What is AI Bot Access?
AI Bot Access measures whether AI crawlers — GPTBot, ClaudeBot, PerplexityBot, Google-Extended, OAI-SearchBot, ChatGPT-User and others — can actually reach and read your pages. The check looks at four layers: robots.txt directives, server response codes, IP-based blocking from CDNs and WAFs, and whether content is locked behind JavaScript or paywalls. Each layer can silently kill AI visibility, and many sites are blocked at one or more without realising it.
This metric is the gatekeeper for the entire GEO-Score. A perfect 100/100 on schema, citations, freshness, and structure delivers exactly zero AI citations if a single Disallow line in robots.txt or a default WAF rule turns crawlers away. Cloudflare reported in July 2025 that its network now blocks AI crawlers by default for new customers — meaning a meaningful slice of the web went dark for AI overnight.
Why AI Bot Access Matters
AI search is now a measurable share of total web traffic, but it is also the most fragile traffic source — one misconfigured rule can erase your presence from ChatGPT, Claude, and Perplexity simultaneously. Three forces explain why bot access deserves attention before any other GEO work.
Bot Access Is a Binary Gatekeeper
AI crawlers do not partially index a blocked site — they skip it entirely. If GPTBot, ClaudeBot, or PerplexityBot receives a 403, a robots.txt Disallow, or a WAF challenge, the page is treated as non-existent for AI answers.
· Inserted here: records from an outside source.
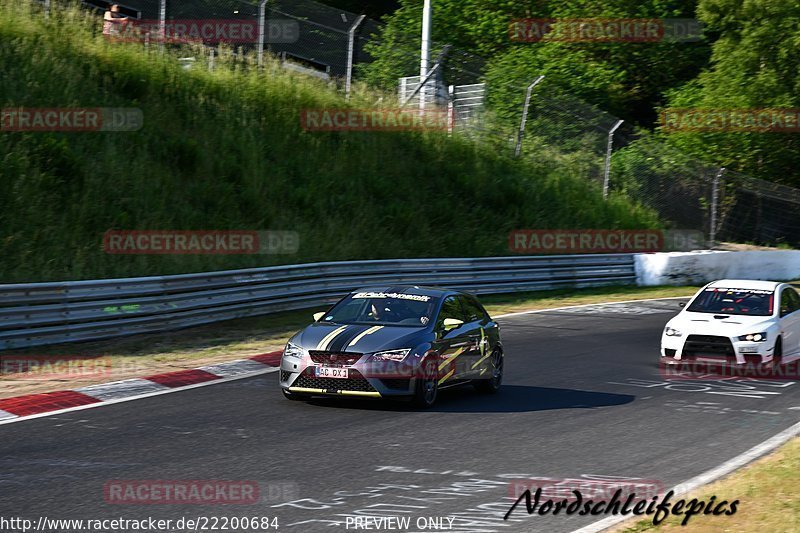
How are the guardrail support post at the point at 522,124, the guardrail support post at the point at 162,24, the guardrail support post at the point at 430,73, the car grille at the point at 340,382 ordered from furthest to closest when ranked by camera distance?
1. the guardrail support post at the point at 522,124
2. the guardrail support post at the point at 430,73
3. the guardrail support post at the point at 162,24
4. the car grille at the point at 340,382

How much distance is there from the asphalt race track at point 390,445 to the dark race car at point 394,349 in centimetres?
28

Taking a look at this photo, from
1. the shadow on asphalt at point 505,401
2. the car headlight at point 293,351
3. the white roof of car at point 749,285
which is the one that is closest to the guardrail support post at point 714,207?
the white roof of car at point 749,285

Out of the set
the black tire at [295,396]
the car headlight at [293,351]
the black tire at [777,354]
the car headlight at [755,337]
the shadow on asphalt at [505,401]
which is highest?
the car headlight at [293,351]

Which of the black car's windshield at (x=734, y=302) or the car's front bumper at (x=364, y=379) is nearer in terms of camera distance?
the car's front bumper at (x=364, y=379)

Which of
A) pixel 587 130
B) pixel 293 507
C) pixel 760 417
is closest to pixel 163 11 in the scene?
pixel 587 130

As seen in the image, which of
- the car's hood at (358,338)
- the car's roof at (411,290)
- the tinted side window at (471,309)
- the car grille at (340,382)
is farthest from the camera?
the tinted side window at (471,309)

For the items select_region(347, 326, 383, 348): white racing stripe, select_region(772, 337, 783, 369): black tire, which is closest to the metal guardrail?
select_region(347, 326, 383, 348): white racing stripe

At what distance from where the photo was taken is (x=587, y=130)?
3303cm

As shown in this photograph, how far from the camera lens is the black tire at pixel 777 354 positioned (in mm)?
15383

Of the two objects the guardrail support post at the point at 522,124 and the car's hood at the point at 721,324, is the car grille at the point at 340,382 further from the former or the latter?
the guardrail support post at the point at 522,124

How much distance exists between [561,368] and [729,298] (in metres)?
3.35

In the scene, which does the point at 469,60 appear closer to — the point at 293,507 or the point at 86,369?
the point at 86,369

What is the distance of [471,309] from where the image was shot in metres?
13.1

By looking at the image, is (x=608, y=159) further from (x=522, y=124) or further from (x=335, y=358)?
(x=335, y=358)
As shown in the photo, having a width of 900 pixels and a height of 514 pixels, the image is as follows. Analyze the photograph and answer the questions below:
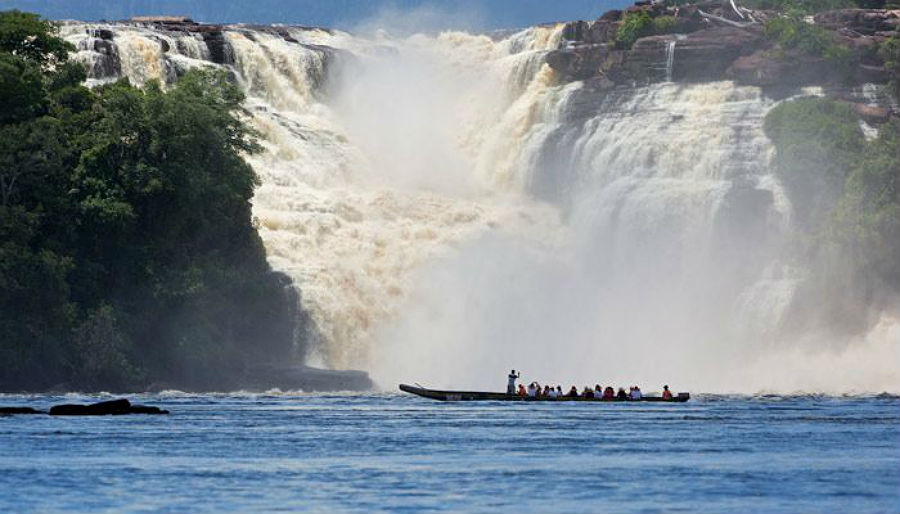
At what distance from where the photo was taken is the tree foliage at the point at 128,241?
128 meters

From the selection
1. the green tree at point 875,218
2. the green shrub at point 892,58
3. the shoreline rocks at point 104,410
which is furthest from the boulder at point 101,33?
the shoreline rocks at point 104,410

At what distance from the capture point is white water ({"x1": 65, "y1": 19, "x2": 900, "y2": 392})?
480 feet

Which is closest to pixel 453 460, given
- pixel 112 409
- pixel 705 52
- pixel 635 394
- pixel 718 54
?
pixel 112 409

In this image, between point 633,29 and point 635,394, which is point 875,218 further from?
point 633,29

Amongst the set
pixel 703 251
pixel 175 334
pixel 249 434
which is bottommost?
pixel 249 434

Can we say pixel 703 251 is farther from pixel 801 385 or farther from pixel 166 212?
pixel 166 212

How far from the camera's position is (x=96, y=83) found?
160 metres

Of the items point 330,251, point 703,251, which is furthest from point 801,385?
point 330,251

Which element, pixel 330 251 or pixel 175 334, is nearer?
pixel 175 334

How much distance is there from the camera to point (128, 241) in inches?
5344

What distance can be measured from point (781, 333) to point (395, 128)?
4327cm

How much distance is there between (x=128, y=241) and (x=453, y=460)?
2323 inches

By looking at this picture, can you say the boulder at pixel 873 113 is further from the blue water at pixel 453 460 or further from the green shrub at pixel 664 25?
the blue water at pixel 453 460

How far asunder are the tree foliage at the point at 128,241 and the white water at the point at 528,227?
6.59 metres
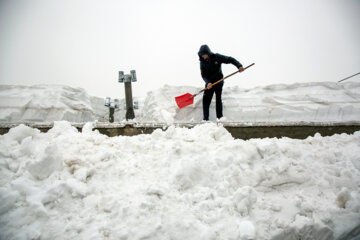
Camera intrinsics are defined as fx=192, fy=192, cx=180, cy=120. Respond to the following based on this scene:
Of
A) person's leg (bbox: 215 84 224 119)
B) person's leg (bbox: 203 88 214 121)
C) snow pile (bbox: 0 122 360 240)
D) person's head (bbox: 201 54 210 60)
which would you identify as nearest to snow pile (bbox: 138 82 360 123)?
person's leg (bbox: 203 88 214 121)

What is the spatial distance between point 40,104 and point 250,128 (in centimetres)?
594

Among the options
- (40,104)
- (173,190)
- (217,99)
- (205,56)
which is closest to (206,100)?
(217,99)

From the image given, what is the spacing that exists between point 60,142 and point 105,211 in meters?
1.05

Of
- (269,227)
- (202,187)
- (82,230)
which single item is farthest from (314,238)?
(82,230)

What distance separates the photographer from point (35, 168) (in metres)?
1.56

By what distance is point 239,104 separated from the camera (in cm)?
526

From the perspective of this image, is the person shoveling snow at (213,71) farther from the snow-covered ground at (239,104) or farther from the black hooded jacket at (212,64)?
the snow-covered ground at (239,104)

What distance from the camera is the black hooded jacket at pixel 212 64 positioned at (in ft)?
12.9

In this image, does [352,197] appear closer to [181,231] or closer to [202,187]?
[202,187]

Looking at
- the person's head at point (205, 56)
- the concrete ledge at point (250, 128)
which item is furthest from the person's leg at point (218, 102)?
the concrete ledge at point (250, 128)

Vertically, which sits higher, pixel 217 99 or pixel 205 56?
pixel 205 56

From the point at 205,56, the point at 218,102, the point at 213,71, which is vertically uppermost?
the point at 205,56

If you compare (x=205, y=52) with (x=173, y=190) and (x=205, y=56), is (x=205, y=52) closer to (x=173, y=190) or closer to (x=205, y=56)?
(x=205, y=56)

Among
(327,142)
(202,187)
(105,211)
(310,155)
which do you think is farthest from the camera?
(327,142)
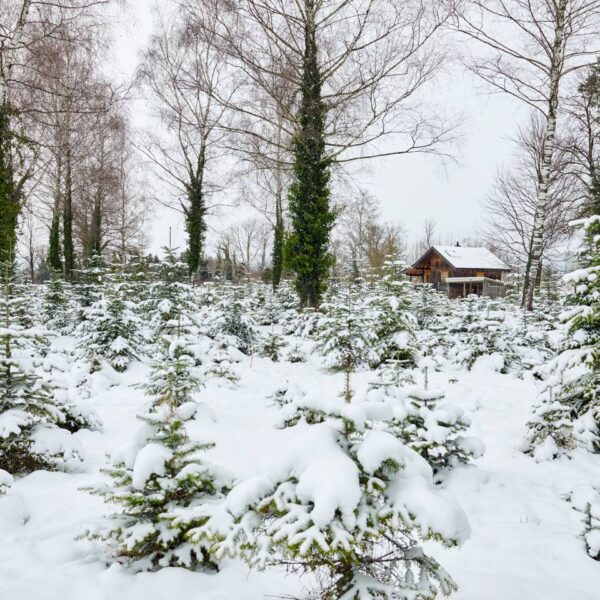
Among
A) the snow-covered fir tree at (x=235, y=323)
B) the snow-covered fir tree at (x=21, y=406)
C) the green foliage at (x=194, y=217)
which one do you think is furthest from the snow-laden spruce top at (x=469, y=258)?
the snow-covered fir tree at (x=21, y=406)

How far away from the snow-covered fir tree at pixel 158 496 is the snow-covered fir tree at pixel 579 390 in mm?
3533

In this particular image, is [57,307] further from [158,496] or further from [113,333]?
[158,496]

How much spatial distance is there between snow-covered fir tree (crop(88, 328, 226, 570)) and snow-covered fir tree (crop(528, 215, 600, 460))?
3.53m

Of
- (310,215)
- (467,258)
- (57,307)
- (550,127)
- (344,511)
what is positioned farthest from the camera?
(467,258)

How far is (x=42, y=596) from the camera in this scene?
83.0 inches

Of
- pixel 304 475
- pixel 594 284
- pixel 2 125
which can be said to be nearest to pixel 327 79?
pixel 2 125

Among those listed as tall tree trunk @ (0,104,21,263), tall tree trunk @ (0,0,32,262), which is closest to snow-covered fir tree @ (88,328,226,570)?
tall tree trunk @ (0,0,32,262)

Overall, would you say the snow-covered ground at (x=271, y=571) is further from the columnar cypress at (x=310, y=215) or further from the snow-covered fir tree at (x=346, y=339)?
the columnar cypress at (x=310, y=215)

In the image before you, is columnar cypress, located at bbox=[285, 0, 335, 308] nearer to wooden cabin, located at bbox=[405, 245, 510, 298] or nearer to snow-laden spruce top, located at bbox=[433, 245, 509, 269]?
wooden cabin, located at bbox=[405, 245, 510, 298]

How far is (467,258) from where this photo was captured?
34.2 meters

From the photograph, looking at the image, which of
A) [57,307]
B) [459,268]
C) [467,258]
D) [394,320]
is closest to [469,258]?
[467,258]

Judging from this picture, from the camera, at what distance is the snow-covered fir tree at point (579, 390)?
13.7 feet

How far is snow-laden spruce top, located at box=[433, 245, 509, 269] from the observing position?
3306cm

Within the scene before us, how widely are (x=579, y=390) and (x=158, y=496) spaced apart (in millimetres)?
4277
There is no "reduced visibility" outcome: it is full citation eligibility or none at all.
Most Blocking Is Accidental
Originality.ai found GPTBot is now blocked by 35.7% of the top 1,000 websites, but interviews with site owners show many of those blocks were inherited from default WAF rule sets, copy-paste robots.txt templates, or CDN bot-fight modes that classify GPTBot as a generic scraper. Few of these owners set out to block AI; they simply forgot to allow it.
AI Crawlers Are Aggressive — But Selective
Cloudflare reported GPTBot grew 305% in raw requests between May 2024 and May 2025, while PerplexityBot grew 157,490% from a small base. That volume comes with a budget: bots prioritise sites that respond fast, return 200s, and serve content in initial HTML. Sites that intermittently 5xx, hide content behind JavaScript, or rate-limit AI bots see citations drop even without an explicit block.
What the Research Says
GPTBot increased its share of all crawler traffic from 2.2% to 7.7%, with a 305% rise in raw requests over 12 months — jumping from rank #9 to rank #3 among all web crawlers. PerplexityBot showed the most explosive growth at 157,490% from a minimal baseline. Yet only 14% of analyzed domains had any specific robots.txt directives targeting AI bots — leaving the other 86% silently allowing or blocking AI traffic by accident.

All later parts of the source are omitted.